---- Excerto
Um estrangeiro pode vir para Portugal usar o seu secador de cabelo, precisando de, no máximo, um adaptador para a tomada. Qualquer máquina de lavar a roupa funciona da mesma maneira em qualquer ponto do mundo: recebe roupa, gira, e devolve-a limpa. Um frigorífico, qualquer que seja a comida dentro dele, vai sempre fazer aquilo que foi desenhado para fazer: arrefecer alimentos. Um portátil pode aceder à internet em qualquer lado pois ela é igual em todo o lado (exceto, claro, em países autoritários, mas mesmo aí, existem alternativas).
Existe uma simplicidade nos mais bem desenhados objetos, uma confiança de nós sabermos que eles vão sempre funcionar quando precisarmos deles. Este bom design retira-nos stress para que possamos genuinamente relaxar onde moramos. É desta maneira, com uma baixa interação com estes produtos, que nós retiramos o máximo de proveito deles. Quando menos nos preocupamos com eles, melhor. Nenhum design consegue ser tão simples e intuitivo como o interruptor. Tem apenas duas posições e, logo pela sua forma, conseguimos ver em qual está e como facilmente mudar para a outra.
Com as casas inteligentes, não é assim tão fácil.
Sim, um secador inteligente continua a secar o cabelo quando ligado à tomada e uma máquina de lavar roupa continua a lavar roupa, desde que lhe introduzam a água e o detergente. E por mais internet que ponham num frigorífico, sem ela, ele continua a refrigerar. Mas para acederes às novas intercomunicações tens que ter uma aplicação para este grupo de aparelhos, mas para aquele já tens que ter outra. Esta uma lâmpada requer a versão mais recente de Android e esta chaleira só tem aplicação no iPhone. E se não ligares o frigorífico à internet, cada vez que o usares, ele vai-te chatear para o atualizares para tirares o máximo de proveito dele.
E começa o stress.
As nossas casas devem ser o conforto no início e final do dia, que nos permitem limpar as cabeças e desanuviar por algumas horas, sem grandes preocupações ou consequências. Mas se, de repente, tudo que se liga à eletricidade pede atenção, se tudo envia uma notificação, se tudo precisa ser atualizado de uma maneira diferente, se tudo não simplesmente está, como podemos nós estar descansados em casa?
--------
---- Dados de entrada
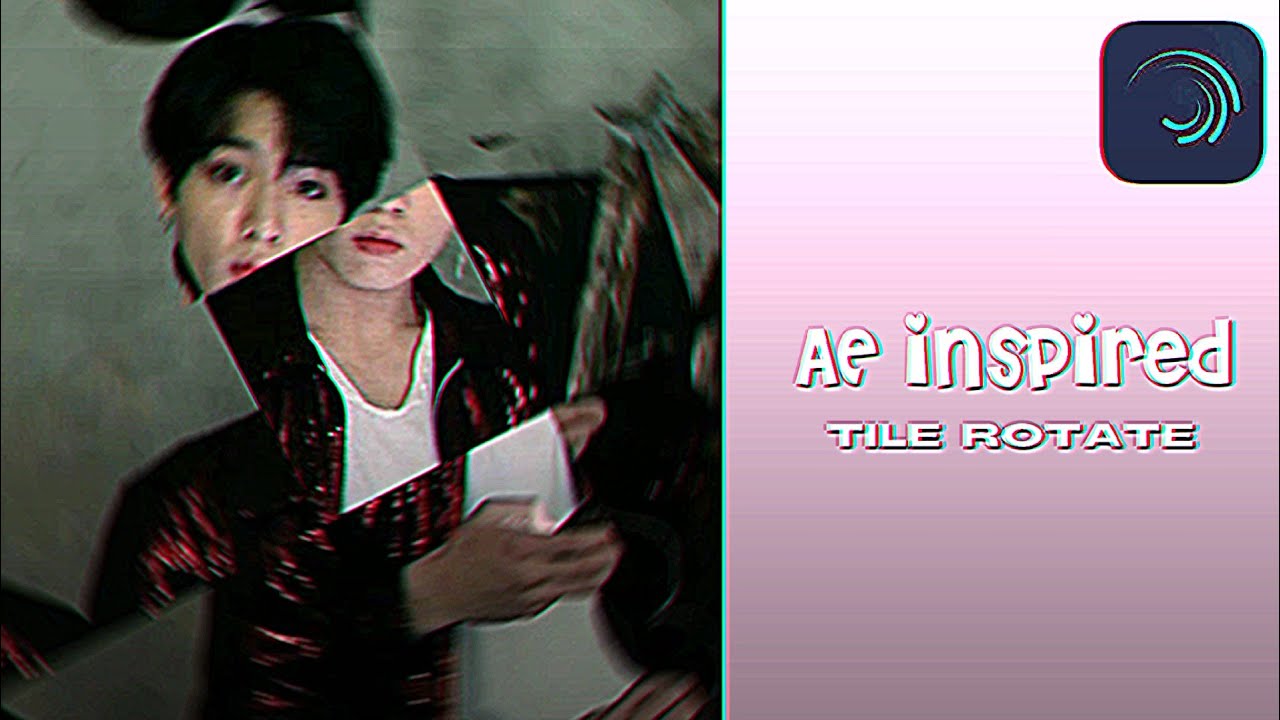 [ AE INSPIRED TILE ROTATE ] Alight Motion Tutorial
--------
---- Dados de entrada
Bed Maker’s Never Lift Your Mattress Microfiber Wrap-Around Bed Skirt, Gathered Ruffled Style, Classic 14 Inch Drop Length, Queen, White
--------
* _Exercícios_:
**a.** Volta a escrever a parte do excerto entre "Existe uma simplicidade" e "para a outra.", inclusive, pondo "botão" no lugar de "interruptor".
**b.** Resume o excerto em duas frases.
**c.** Segundo o excerto, quantas posições tem um interruptor?

* _Soluções_:
**a.**
Existe uma simplicidade nos mais bem desenhados objetos, uma confiança de nós sabermos que eles vão sempre funcionar quando precisarmos deles. Este bom design retira-nos stress para que possamos genuinamente relaxar onde moramos. É desta maneira, com uma baixa interação com estes produtos, que nós retiramos o máximo de proveito deles. Quando menos nos preocupamos com eles, melhor. Nenhum design consegue ser tão simples e intuitivo como o botão. Tem apenas duas posições e, logo pela sua forma, conseguimos ver em qual está e como facilmente mudar para a outra.

**b.** Aparelhos comuns como secadores, máquinas de lavar e frigoríficos funcionam em qualquer lado sem pedir muita atenção, e esse bom design deixa-nos relaxar em casa. Nas casas inteligentes, cada grupo de aparelhos exige a sua aplicação, as suas atualizações e as suas notificações, o que traz stress a um lugar que devia ser de descanso.

**c.** Tem apenas duas posições.